Dapat kita renungkan andaikata tidak ada orang yang bersedia mengorbankan kepentingannya, semua sibuk dengan urusan dan egonya sendiri. Apa yang akan terjadi? Pastilah dunia ini lebih cepat berakhir dari yang semestinya. Semua tidak lagi peduli dengan lingkungan, etika, moralitas, belarasa dan sebagainya. Dunia dan kita berhutang banyak sekali kepada orang-orang yang menghabiskan kekuatannya tanpa perhitungan untung-rugi dan memberikan dirinya sendiri kepada Tuhan dan orang lain. Anda dan saya dapat memilih untuk sandai menikmati kenyamanan hidup dan fasilitasnya. Tidak dapat diragukan, kita akan menikmatinya. Namun, hakekatnya kita tidak pernah akan hidup!

Yesus mengajarkan bahwa hanya dengan pelayanan saja datangnya kemuliaan itu. Orang yang selalu diingat oleh dunia ini adalah mereka yang telah dengan sukarela berbagi cinta-kasih. Mereka yang melayani tanpa pamrih, memberlakukan orang lain dengan kasih sayang. Seorang wanita bernama Mrs. Berwick anggota gereja Bala Keselamatan Liverpool, ketika pensiun ia tinggal di London. Ketika pecah perang dan banyak serangan-serangan udara, orang-orang yang mengenalnya memikirkan bagaimana keadaannya dengan rumah yang teramat sederhana. Alih-alih memikirkan dirinya, Nyonya Berwick  merasa harus berbuat sesuatu bagi orang lain. Maka ia membuat peti kecil untuk memberi pertolongan pertama dan ia pasang pengumuman di jendela depan, yang berbunyi, “Jika Anda membutuhkan pertolongan, ketoklah di sini!” itulah sikap kristiani terhadap sesama. Ada alasan untuk takut, ada alasan untuk mencari rasa aman, sangat wajar Nyonya Berwick yang tua rentan tidak melakukan apa pun, tetapi ia tidak memilih diam. Dia hidup!

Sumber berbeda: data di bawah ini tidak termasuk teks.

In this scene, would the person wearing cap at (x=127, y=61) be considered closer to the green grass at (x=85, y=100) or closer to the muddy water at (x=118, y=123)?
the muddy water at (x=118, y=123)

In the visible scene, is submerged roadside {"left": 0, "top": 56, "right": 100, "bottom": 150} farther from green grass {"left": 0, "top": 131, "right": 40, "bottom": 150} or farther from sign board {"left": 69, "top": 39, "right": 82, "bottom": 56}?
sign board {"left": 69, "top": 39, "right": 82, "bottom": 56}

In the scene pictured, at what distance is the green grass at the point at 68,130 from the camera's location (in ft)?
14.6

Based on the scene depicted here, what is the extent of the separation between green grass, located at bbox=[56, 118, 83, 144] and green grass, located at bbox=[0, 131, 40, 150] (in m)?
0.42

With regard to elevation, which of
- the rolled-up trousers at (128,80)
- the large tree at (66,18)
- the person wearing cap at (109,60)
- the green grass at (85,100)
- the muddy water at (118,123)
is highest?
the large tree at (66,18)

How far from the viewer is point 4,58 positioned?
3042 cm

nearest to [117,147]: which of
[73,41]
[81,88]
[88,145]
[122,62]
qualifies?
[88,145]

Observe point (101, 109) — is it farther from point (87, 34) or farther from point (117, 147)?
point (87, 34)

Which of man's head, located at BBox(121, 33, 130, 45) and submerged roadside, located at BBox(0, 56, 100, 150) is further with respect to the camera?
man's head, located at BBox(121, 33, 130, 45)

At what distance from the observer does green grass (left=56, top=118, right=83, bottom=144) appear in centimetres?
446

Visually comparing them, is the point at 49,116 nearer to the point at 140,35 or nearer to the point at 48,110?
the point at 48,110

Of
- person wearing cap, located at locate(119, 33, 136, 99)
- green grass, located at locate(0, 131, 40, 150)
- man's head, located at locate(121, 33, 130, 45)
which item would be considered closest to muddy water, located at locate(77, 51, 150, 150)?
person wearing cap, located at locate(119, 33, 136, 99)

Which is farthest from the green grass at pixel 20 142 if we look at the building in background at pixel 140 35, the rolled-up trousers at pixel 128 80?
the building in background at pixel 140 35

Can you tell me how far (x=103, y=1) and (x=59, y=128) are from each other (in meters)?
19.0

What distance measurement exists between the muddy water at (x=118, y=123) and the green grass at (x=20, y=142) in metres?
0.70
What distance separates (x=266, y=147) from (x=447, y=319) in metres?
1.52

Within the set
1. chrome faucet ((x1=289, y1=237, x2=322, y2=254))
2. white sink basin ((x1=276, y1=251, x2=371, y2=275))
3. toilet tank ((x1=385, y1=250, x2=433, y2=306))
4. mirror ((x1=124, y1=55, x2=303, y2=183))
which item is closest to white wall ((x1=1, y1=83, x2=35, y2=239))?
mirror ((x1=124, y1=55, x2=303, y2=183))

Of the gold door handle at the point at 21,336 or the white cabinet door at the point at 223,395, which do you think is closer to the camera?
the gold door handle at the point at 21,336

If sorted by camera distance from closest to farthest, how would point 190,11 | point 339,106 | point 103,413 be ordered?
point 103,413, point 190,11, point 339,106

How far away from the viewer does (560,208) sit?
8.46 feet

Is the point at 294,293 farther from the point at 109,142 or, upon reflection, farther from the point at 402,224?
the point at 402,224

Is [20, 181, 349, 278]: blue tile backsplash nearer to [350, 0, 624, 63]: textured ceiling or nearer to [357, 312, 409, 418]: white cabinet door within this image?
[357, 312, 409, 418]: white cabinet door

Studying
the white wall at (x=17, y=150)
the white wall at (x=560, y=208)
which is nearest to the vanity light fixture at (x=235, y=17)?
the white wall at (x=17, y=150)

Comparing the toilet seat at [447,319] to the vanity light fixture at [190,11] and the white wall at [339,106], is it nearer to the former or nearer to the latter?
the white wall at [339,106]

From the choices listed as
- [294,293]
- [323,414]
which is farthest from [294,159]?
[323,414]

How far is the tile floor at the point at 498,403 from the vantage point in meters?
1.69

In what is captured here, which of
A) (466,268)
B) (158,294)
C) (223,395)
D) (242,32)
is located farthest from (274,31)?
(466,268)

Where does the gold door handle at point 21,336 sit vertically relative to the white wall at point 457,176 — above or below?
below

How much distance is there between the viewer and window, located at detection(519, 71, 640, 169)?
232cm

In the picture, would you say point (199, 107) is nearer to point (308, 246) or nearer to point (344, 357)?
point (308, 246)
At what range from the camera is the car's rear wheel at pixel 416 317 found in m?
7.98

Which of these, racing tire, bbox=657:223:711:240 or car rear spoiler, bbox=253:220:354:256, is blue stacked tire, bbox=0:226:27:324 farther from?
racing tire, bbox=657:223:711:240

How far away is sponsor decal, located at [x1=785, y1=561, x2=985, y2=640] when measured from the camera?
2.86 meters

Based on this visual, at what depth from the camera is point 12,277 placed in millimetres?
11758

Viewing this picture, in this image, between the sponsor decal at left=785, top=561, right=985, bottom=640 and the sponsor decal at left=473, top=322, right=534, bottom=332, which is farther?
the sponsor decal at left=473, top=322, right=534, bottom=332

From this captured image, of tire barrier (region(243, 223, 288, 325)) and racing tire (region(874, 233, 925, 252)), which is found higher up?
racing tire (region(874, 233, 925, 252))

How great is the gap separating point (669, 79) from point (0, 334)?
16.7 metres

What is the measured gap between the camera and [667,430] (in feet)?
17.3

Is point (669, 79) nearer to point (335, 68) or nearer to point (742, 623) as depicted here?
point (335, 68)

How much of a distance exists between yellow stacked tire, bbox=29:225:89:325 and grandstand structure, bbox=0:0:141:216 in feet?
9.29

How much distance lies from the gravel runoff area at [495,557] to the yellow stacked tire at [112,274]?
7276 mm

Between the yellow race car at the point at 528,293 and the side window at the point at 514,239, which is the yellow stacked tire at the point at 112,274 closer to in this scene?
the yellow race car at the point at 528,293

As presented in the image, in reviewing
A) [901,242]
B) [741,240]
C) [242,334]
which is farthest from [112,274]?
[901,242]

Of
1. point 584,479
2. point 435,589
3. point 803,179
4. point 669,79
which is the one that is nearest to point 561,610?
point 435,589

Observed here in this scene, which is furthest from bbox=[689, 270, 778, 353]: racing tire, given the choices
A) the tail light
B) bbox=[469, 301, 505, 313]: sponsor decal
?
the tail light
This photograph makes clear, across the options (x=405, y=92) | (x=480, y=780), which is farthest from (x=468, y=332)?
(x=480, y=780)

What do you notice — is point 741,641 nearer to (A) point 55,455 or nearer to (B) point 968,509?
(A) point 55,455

Yesus datang kepada orang-orang Yahudi dengan pandangan hidup baru. Orang Yahudi bahkan manusia pada umumnya sampai hari ini memandang bahwa yang disebut mulia itu adalah jika seseorang dapat berkuasa, menaklukan sesamanya dan berhak memerintah. Namun, Yesus menawarkan bahwa hanya melalui kematianlah datangnya kehidupan, hanya dengan pengorbananlah kita mendapatkan hakekat kehidupan. Hanya dengan pelayanan datangnya kebesaran dan kemuliaan. Mungkin Anda akan mengalami banyak ketidaknyamanan di dalam melakukan kehendakNya. Namun, percayalah jika Anda mengenal kasihNya, apa yang dianggap penderitaan atau kesulitan sebenarnya merupakan jalan Anda mengecap kebahagiaan.